Last week, jittery investors dumped shares in vaping firms, chemicals makers, growth hormone stocks and distillers as they pored over state media stories and government websites for clues to the next target of government action. That came after a state media story labelling online games “spiritual opium” triggered a sector sell-off, even though no rules had changed.
FIGURING OUT POLICY
The crackdown on Didi over data security came just days after its New York share sale, underlining the regulatory uncertainty. The move stunned investors, and several listing hopefuls set aside their plans to go public outside China as they tried to figure out whether they were allowed to do so.
By comparison, the tougher-than-expected rules that have devastated the for-profit tutoring sector include specifics but first came to light in a document that circulated on social media for a day before they were confirmed by state media, sending share prices reeling.
The tutoring clampdown led education authorities in the city of Huangshan last month to raid a high-end villa to catch a teacher in the act of illicit instruction. The National Office Against Pornography and Illegal Publications said a number of local branches in Hubei province had also joined the crusade, which was seen by some online as an insult to the tutoring profession.
Victor Shih, associate professor at the University of California, San Diego, said that the top-down approach has sidelined consultations that took into account input from state-owned enterprises, relevant ministries and experts.
“Today you still have this consultative process but one gets the sense that it’s a lot faster,” said Shih.
“The flipside of having faster policy making is that there could be big surprises to stakeholders, and that policies may be made without considering the medium-term interests of the stakeholders.”
When China clamped down on bitcoin miners this year, it left provincial governments to take the lead, prompting industry participants in Sichuan, lured there by local incentives to use otherwise-wasted rainy season hydropower, to complain of policy inconsistency.
Winston Ma, an adjunct professor at NYU Law School, said investors became complacent.
“Some foreign investors didn’t take China’s legislature seriously.
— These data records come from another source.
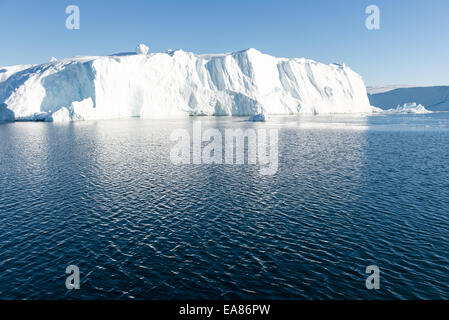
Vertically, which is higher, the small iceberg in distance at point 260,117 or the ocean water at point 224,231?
the small iceberg in distance at point 260,117

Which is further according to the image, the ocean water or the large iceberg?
the large iceberg

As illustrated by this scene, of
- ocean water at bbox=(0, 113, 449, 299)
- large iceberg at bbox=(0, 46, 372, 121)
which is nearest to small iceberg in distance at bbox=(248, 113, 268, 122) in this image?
large iceberg at bbox=(0, 46, 372, 121)

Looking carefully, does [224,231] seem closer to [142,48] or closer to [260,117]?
[260,117]

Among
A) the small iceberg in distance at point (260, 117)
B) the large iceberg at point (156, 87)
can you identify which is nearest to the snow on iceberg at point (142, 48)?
the large iceberg at point (156, 87)

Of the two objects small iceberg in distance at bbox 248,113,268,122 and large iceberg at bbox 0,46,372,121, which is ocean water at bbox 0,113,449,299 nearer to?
small iceberg in distance at bbox 248,113,268,122

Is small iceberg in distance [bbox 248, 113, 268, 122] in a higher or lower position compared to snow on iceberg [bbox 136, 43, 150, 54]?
lower

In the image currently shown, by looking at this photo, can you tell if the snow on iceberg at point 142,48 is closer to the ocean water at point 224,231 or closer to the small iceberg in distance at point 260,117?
the small iceberg in distance at point 260,117
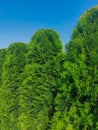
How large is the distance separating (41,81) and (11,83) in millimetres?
4913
They thought regulations wouldn’t come out any time soon, and even if they come out, they won’t be strictly enforced,” he said.
Fitch Ratings said on Tuesday that China will face growing demands to “sequence and communicate policy shifts in a manner that provides certainty and confidence to commercial stakeholders, while minimising economic disruption”.
“A blunt policy execution and communications strategy could alter the regulatory risk premium that global investors require for investing in Chinese securities,” it said in a note.
Chinese authorities have indicated awareness of the impact of heavy-handed implementation.
Following the sell-off sparked by the ban on for-profit tutoring, the China Securities Regulatory Commission met with executives of global investment banks to try to soothe nerves.
Recently, the Politburo announced plans to correct “campaign-style” carbon-reduction efforts by local governments.
Yuan Yuwei, portfolio manager at Hangzhou-based Water Wisdom Asset Management, said he has been surprised by the speed at which Beijing has reversed course, which contrasts with a record of being slow to adjust for unwanted outcomes.
“Starting in March, there was a big leap forward in carbon reduction, triggering a surge in commodity prices. The mistake has been quickly addressed,” he said.
“Concentrated power works as long as there’s a speedy self-correction system. But there will be trouble if the self-correction process slows,” he said.